Je vous sais gré de vous intéresser à ce chapitre de l’histoire coloniale française volontiers minimisé ou passé sous silence parce qu’humiliant ou contraire à la mythologie républicaine. Malheureusement, l’aspect idéaliste d’une entreprise politique sert principalement à occulter les mécanismes sordides inavouables de la domination. Dans le cas de la Nouvelle-France, le pouvoir politique pouvait bien manifester envers les Nations Amérindiennes un égalitarisme racial théorique justifié par l’application stricte des dogmes catholiques, parce que le vrai pouvoir était exercé par des entrepreneurs (souvent Nantais ou Bordelais) agissant en tant qu’officiers supérieurs de l’armée à titre purement privé, les seigneurs et les ecclésiastiques, le plus souvent réduits à la portion congrue, servant de simple relais justificateur de ce pouvoir dans le cadre théorique de la coutume féodale française.
Dans la réalité, ce n’était pas les Amérindiens qui étaient traités en égaux, c’étaient les paysans-soldats français qui étaient traités en inférieurs au même titre que les Amérindiens, au point que beaucoup des uns et des autres désertaient vers les meilleurs revenus d’emploi de la Nouvelle-Angleterre et qu’il fallait les menacer de mort pour les dissuader.
L’égalité théorique inter-raciale française masquait une bien plus grande inégalité pratique inter-classe, surtout quand on sait que les racistes de l’époque étaient plus préoccupés des traits raciaux propres aux classes supérieures dans chaque nation, que de nations supérieures comme telles. On ne reconnaissait la noblesse de certains types amérindiens que pour les encourager à dominer la piétaille de leurs peuples respectifs, comme plus tard les Tutsi au Rwanda.
Dans la réalité, Québec était une colonie-garnison ou des intérêts privés fermiers disposaient d’une main d’oeuvre corvéable et miliciable à merci, exactement comme plus tard à deux siècles de distance le Djibouti (Somalie française), ou le même modèle prévalut, et qui a fini progressivement abandonné par la France au terme d’un calcul sordide semblable.
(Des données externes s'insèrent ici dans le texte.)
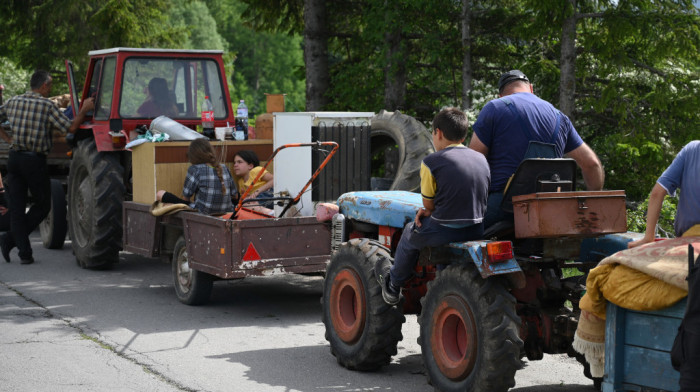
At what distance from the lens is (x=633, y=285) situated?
477 centimetres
La véritable superficie du Québec effectivement mise en valeur et contrôlée en 1759 était effectivement celle du Djibouti peu ou prou, le reste du vaste empire franco-américain s’étendant jusqu’aux Far-West sur les cartes étant imaginaire, comme le fut plus tard l’empire imaginaire français soudanais avant d’être humilié à Khartoum et à Fachoda par la même puissance anglaise.